While germline and somatic mutations in the gene PTPN11, encoding a phosphatase which regulates the RAS signaling pathway, are well characterized in children with Noonan syndrome and juvenile myelomonocytic leukemia, less is known about their clinical impact in adults with acute myeloid leukemia (AML). To elucidate the effect of PTPN11 mutations (PTPN11) on clinical outcomes, we screened adult patients with AML treated at our institution using targeted next-generation sequencing.

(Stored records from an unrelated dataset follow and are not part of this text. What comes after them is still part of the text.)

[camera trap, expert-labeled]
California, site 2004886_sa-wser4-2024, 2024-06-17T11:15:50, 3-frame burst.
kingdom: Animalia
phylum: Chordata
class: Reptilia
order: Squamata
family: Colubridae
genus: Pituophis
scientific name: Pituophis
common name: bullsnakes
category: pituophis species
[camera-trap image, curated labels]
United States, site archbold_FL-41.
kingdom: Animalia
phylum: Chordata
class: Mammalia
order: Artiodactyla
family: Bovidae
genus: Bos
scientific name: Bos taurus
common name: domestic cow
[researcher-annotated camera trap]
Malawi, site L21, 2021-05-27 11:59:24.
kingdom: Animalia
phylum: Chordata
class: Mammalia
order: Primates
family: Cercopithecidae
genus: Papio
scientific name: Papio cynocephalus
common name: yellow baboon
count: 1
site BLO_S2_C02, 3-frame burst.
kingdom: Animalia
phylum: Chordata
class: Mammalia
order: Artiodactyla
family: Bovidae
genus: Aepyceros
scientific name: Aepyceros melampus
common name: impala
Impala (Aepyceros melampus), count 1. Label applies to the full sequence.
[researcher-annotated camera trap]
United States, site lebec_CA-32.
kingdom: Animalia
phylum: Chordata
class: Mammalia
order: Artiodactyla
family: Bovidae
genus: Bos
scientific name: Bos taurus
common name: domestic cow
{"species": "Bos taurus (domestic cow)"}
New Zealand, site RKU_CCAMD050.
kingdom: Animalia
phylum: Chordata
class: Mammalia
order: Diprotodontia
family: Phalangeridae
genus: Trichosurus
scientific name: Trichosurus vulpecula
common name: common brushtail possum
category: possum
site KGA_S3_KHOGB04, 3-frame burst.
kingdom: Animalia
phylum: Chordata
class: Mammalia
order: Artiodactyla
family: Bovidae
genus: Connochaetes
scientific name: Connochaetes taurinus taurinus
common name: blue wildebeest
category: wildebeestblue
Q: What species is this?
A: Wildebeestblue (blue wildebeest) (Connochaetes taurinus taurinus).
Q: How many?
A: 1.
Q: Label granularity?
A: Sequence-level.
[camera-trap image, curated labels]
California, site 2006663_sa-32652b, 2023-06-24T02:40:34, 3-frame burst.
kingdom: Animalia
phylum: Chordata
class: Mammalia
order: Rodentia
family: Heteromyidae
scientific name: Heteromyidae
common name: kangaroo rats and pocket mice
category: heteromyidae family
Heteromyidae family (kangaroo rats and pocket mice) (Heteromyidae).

Among 1406 consecutive patients, 112 (8%) had PTPN11. These mutations were more commonly associated with the acute myelomonocytic/monocytic leukemia subtype than was wild-type PTPN11, while none were detected in patients with core-binding factor AML. They co-occurred more commonly with NPM1 mutations and FLT3 internal tandem duplications and less commonly with mutations in IDH2 and a complex karyotype. Compared with the wild-type allele, PTPN11 was associated with lower complete response rates (54% vs 40%; P = 0.04), and shorter overall survival (median 13.6 vs 8.4 months; P = 0.008). In a multivariate analysis, PTPN11 independently increased the risk of death, with a hazard ratio of 1.69 (95% CI, 1.25-2.29; P = 0.0007). In summary, mutations in PTPN11 have a characteristic phenotype in adults with AML and are associated with an adverse prognosis.

摘要

虽然编码一种调节 RAS 信号通路的磷酸酶的基因 PTPN11 的种系和体细胞突变在 Noonan 综合征和青少年骨髓单核细胞白血病患儿中得到了很好的描述,但在急性髓细胞白血病 (AML) 成人中,其临床影响知之甚少。为了阐明 PTPN11 突变 (PTPN11) 对临床结果的影响,我们使用靶向下一代测序筛选了在我们机构治疗的 AML 成年患者。在 1406 例连续患者中,有 112 例 (8%) 存在 PTPN11。与野生型 PTPN11 相比,这些突变更常见于急性髓单核细胞/单核细胞白血病亚型,而在核心结合因子 AML 患者中未检测到。它们与 NPM1 突变和 FLT3 内部串联重复更常见共发生,与 IDH2 突变和复杂核型较少共发生。与野生型等位基因相比,PTPN11 与较低的完全缓解率相关 (54% 对 40%;P=0.04),总生存期较短 (中位 13.6 对 8.4 个月;P=0.008)。在多变量分析中,PTPN11 独立增加了死亡风险,危险比为 1.69 (95% CI,1.25-2.29;P=0.0007)。总之,PTPN11 突变在 AML 成人中具有特征性表型,并与不良预后相关。